> **Work order**: Beginning with the line that includes "VAS22-L80E-5/TEL1500" and ending with the last line of the entries below, set down each line exactly; include no pictures.

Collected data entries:
[Start of section]
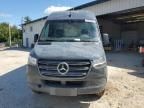 2019 Mercedes-Benz Sprinter 2500/3500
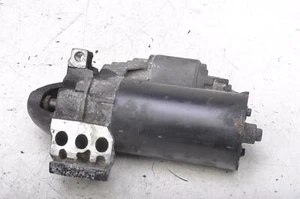 MOTOR DE ARRANQUE BMW X1 E84 20 d 2.0 16v 0001115069 - Imagen 1 de 5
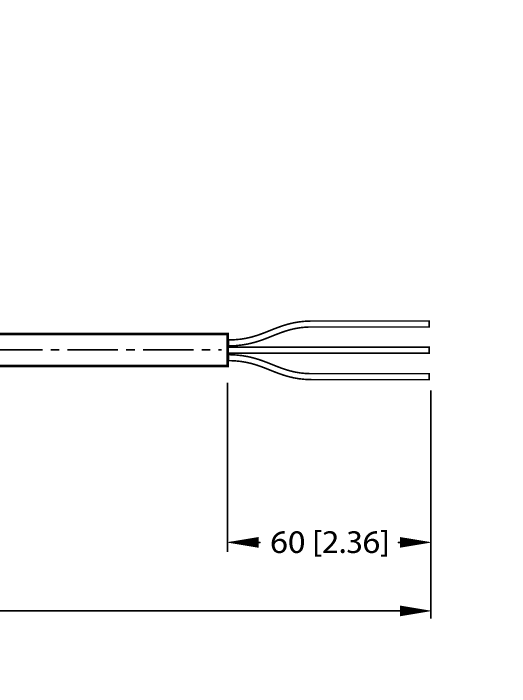 VAS22-L80E-5/TEL1500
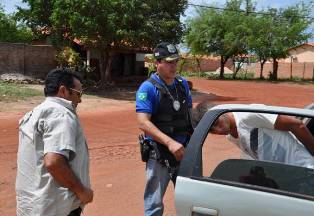 preso11122012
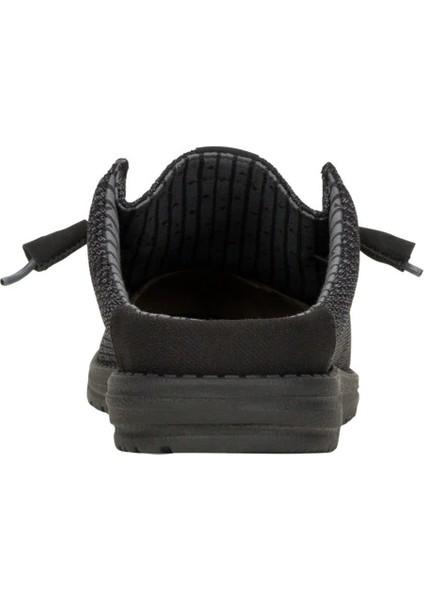 Wally Slip Stretch Sox Sneaker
[End of section]
> **Written response**:
 VAS22-L80E-5/TEL1500
 preso11122012
 Wally Slip Stretch Sox Sneaker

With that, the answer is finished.